Они вернулись в холл, поднялись по широкой лестнице на второй этаж и, повернув в восточное крыло замка, прошли длинный тускло освещенный коридор, прежде чем остановились возле массивной двустворчатой двери.

— Здесь и есть хозяйская спальня, — сквозь зубы процедила дочь барона Рохо. — Прошу, входите, ваше сиятельство.

Каталина толкнула дверь и, войдя внутрь, очутилась в иной, совершенно отличной от всего замка обстановке. Она сразу поняла, что эта комната и есть спальня Себастиана. Здесь все напоминало о нем. Разбросанная на сундуке одежда, недопитое в кубке вино, витающий в воздухе аромат сандала вперемежку с его запахом, в мгновение ока вскружил ей голову. Его присутствие она ощущала каждой клеточкой своего тела. Она прерывисто вздохнула. Воспоминания об их единственной ночи любви на берегу моря нахлынули на нее с неудержимой силой, ошеломив и сбивая с толку, заставляя сердце учащенно биться, а прелестное лицо невольно краснеть. Каталина закусила губу, силясь справиться с захватившим ее волнением.

Легко было догадаться, о чем думала молодая супруга, переступая порог спальни его сиятельства. Кармен, зорко следившая за каждым движением маркизы, заметила в той едва уловимые перемены, и ноздри баронессы непроизвольно раздулись.

Огромная дубовая кровать занимала свое место у стены между двумя стрельчатыми окнами, с оконных карнизов свисали тяжелые бархатные портьеры, надежно укрывающие от пронизывающих сквозняков в холодные зимние ночи. К изножью кровати примыкала изящная кушетка с изогнутыми ножками в форме львиных лап, а напротив располагался красивый резной камин, пылающий и согревающий теплом просторную и уютную спальню. Рядом стоял столик из слоновой кости с зажженными свечами в серебряном канделябре и початая бутылка вина. Каталина, пряча зардевшиеся щеки, прошла по толстому мягкому ковру и встала лицом к камину, протягивая руки к огню.
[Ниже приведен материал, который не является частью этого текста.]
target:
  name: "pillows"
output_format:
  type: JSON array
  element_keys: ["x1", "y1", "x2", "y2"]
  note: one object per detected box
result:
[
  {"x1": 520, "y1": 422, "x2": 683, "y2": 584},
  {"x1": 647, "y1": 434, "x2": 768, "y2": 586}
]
— Пилар, — отрывисто приказала она служанке, все это время бесшумно следовавшей за ней словно тень, — ступай на кухню и распорядись насчет горячей воды. Мои волосы и одежда пропахли пылью. Я хочу вымыться.

— Слушаюсь, сеньора. Все будет исполнено, — Пилар поклонилась, бросив настороженный взгляд на Кармен, и мгновенно исчезла за дверью.

— Мне понадобится платье на вечер и на другие дни, — теперь Каталина обратилась к баронессе. — Вы поможете мне, Кармен?

— Всенепременно, ваше сиятельство, — улыбнулась Кармен одними губами.

Через два часа чистая и благоухающая, как весенние розы, в платье насыщенного травянистого оттенка, любезно предоставленного баронессой, и чувствуя себя неловко не столько из-за цвета, сильно бледнившего ее, сколько из-за размера самого платья, которое топорщилось в груди и плечах, Каталина сидела перед зеркалом в терпеливом ожидании, пока Пилар колдовала над ее прической. Подходящей мантильи не нашлось, а в глухую черную, казавшуюся мрачной, и прибавляющей ей возраста, она, само собой, разумеется, облачаться не стала. И в связи с этим решила, что вовсе останется с непокрытой головой, тем более что Себастиану нравились ее золотистые локоны, и в минуты нежности он, помнится, пропускал их через пальцы, наслаждаясь красотой и мягкостью ее волос.

Внезапно поток ее мыслей прервался сдавленными истерическими возгласами, доносившимися с лестницы. Возмущенный женский голос усиливался по мере того, как приближались чьи-то торопливые шаги, гулко отдающиеся в пустынном коридоре замка.

— Донья Каталина, — Пилар на цыпочках подошла к двери и подставила ухо к замочной скважине, — по-моему, эта та самая сеньора со взглядом голодного удава, что вовсю хозяйничает в замке, — служанка напряженно прислушалась к голосам снаружи, но почти сразу покачала головой. — Я ничего не могу разобрать. Она так быстро говорит на кастильском, что мне сложно понять, о чем идет речь.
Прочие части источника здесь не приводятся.